The challenge was to work out if the archive could be digitised safely and made available to family members
W&G Foyle Ltd. (Foyles) was a bookseller founded in 1903 which rapidly became a world famous bookstore.
Introduction
Scan Data Experts (SDE) was approached by Christopher Foyle in late 2019 to investigate various options for the protection and accessibility of the Foyles Archive. The private archive was retained by the Foyles family following the sale of the world-famous bookstore business to Waterstones in 2018.
The Challenge
When SDE was first contacted, the archive was stored in a family home. It was sorted but unassessed in terms of condition. Geoff Laycock was contacted by Christopher Foyle to discuss the various options available to the family for protecting the archive for future generations.
The challenge was to work out if the archive could be digitised safely and made available to the family members in some way. The archive was not intended to be made available publicly in its entirety, and the challenge was to digitise the vast range of materials and make them searchable using portable storage media that could be replicated and sent to various family members.
How Scan Data Experts Responded
SDE supported the Foyle family by carrying out a condition report and inventory of the archive, suggesting different options for the preservation and protection of the materials and, eventually designing and delivering a digitisation project to create an entirely digital version of this diverse collection for access by the family.
The first step in the project was to visit the collection and assess it in detail. The collection was well organised in a single room in the family home, and it was possible to assess the collection to come up with accurate page quantities in only 1 day.
There were approximately 100,000 pages of information from 1910 to 2010 when the Foyles archive was held in a digital form only. Almost all the material was types or printed text which would lend itself well to Optical Character Recognition (OCR) thereby making the materials searchable post digitisation.
Much of the material was bound into books and these bindings needed to be protected as part of the digitisation process.

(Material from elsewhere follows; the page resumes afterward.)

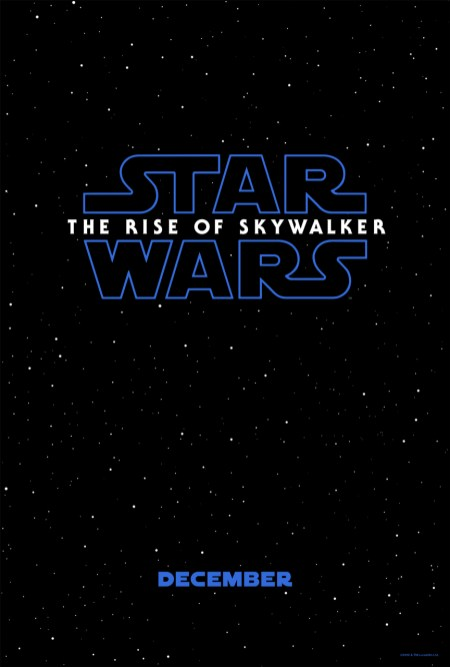 Title poster for STAR WARS: EPISODE IX.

The condition was generally good but some of the older materials including press clippings were in volumes where the binding had failed, the paper was brittle due and animal glues had failed leading to clippings coming loose from the pages.
SDE produced an inventory and a condition report recommending that on invasive book scanning be used for the majority of the materials so as to protect the originals while retaining very high quality images for OCR recognition and searchability
SDE also suggested that 300ppi 24-bit RGB colour images be captured of every page side containing content and that it should be stored in as uncompressed TIFF image files as a preservation copy. Utilising a digital preservation solution and online representation of the content was considered but it was decided that the archive should remain private and therefore a local hard drive base methodology should be used to deliver the digital archive to the family.
SDE suggested that the access copy of the archive should be stored as searchable image and text PDF files. These could be gathered together into a PDF ‘Catalog’ or collection enabling users to search across all the PDFs of each file, book or box of index cards. It was also suggested that the PDFs be presented behind PDF forms so that the users could open a single PDF and then prowse or search all the content of the archive from that single jumping off point.
The specification for the project was written and sent to several scanning companies for a competitive tender evaluated with a 70:30 weighting on price. Genus won the tender and secured the project.
The materials were boxed up and collected by Genus and the digitisation was carried out as directed in the specification using their Goobi workflow management system and their specialised book scanners in their facility in Nuneaton.
Geoff Laycock visited the production site several times to spot check the digtisation process and oversee the creation of the data. At the end of the project SDE quality checked all the data before delivery to the Foyle family to ensure that it was correct and that all content has been captured. No issues were found.
The final data (both the high-resolution preservation images and the PDF access copies) were written to several hard drives and delivered to the family members. The original materials were delivered to a secure storage facility.
Why The Foyles Archive Chose Scan Data Experts
Christopher Foyle began the process of investigating digitisation options for the archive in 2019 and had several conversations with universities and potential scanning services suppliers. As part of those conversations SDE was recommended as consultants that could frame his requirements in such a way that scanning suppliers could provide reliable costs for the digitisation of the collection.
After some initial conversations, Mr Foyle asked SDE to provide a quotation for consultancy services. The quotation was to assess the collection condition, generate a detailed inventory and then produce a digitisation specification which could be used to secure scanning quotations from various suppliers. The quotation also extended to managing the selection of the scanning supplier, managing the project and checking the resulting data for accuracy.
SDE was commissioned to work on the project on that basis.